Índios mundurucus, Hércules Florence

Os mundurucus, como seus antepassados por centenas de anos, se pintaram para a guerra. Esses índios de porte altivo, considerados outrora como os mais belicosos dentre os que habitavam a Amazônia e que muito trabalho deram para os brancos que os tentaram subjugar, têm orgulho de seu passado guerreiro. "Se eles insistirem na construção de hidrelétricas nas nossas terras, vamos atacar", garantiu Josias Manhuary, um de seus líderes, à repórter Aline Ribeiro, da revista Época. O guerreiro das margens do Tapajós, revoltado com os planos de aproveitamento do potencial hídrico do rio que dá ao seu povo o peixe diário e a possível inundação das terras em que estão enterrados os seus antepassados, afirmou: "Somos cortadores de cabeças!".

E é fato.
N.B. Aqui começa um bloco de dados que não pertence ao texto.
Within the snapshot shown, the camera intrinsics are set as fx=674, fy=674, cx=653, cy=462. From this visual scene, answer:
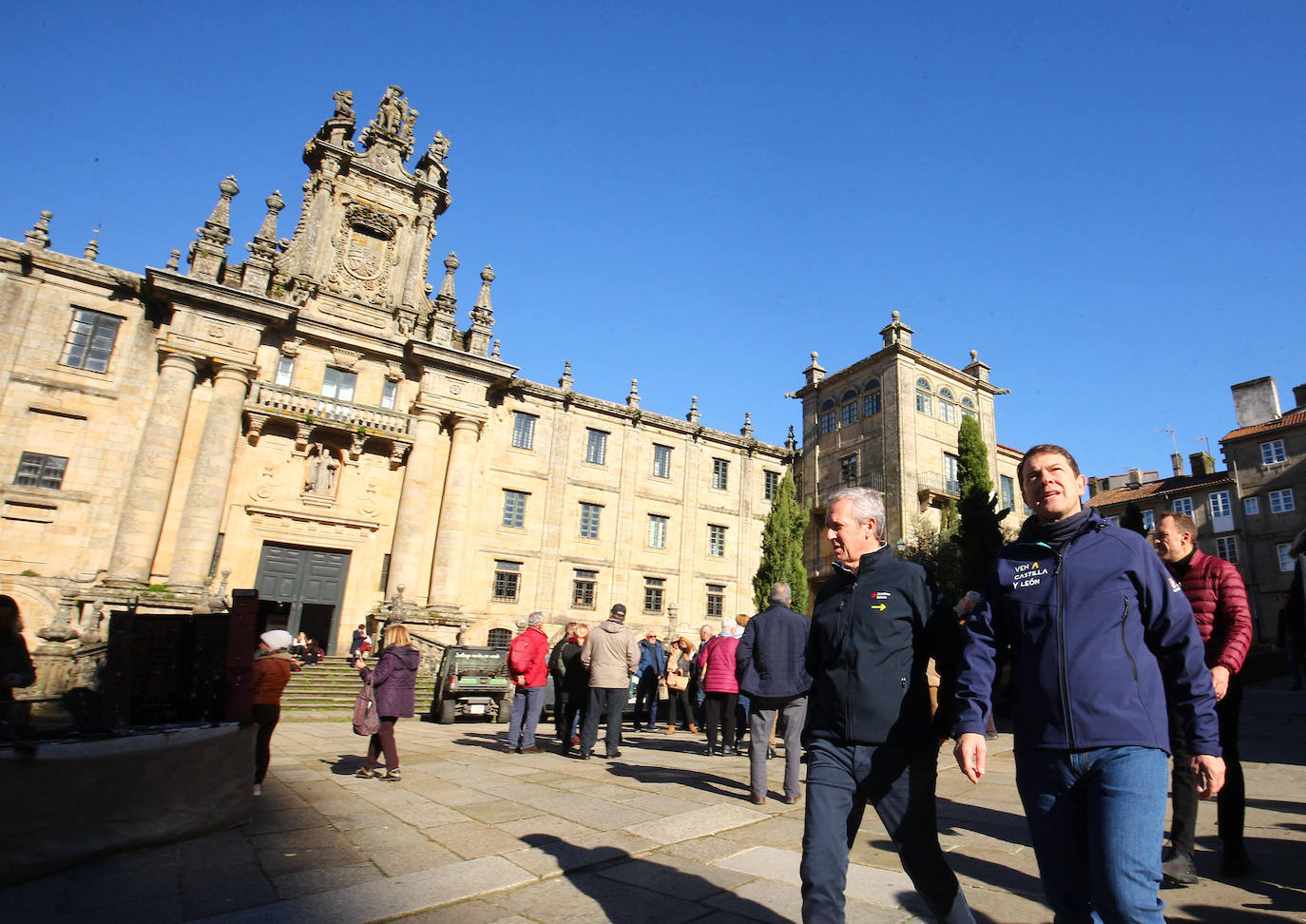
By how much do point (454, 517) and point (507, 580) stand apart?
380 cm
A captura de cabeças humanas era o motivo que levava os mundurucus, que, provavelmente, já habitavam a região do Tapajós mil anos antes da chegada dos europeus, a organizar sua sociedade em função da guerra, "Ainda hoje eles têm essa tradição de povos guerreiros, apesar dos constrangimentos da colonização, da catequese e da relação com o Estado", explica o antropólogo [...] Florêncio Almeida Vaz. Como ativista indígena da etnia maitapu e frade franciscano, frei Florêncio, como é mais conhecido, estuda o encontro dos povos indígenas no baixo e médio Tapajós com os colonos portugueses e como se deu o acordo que selou a paz entre índios e lusos no final do século XVII, mudando a história da região.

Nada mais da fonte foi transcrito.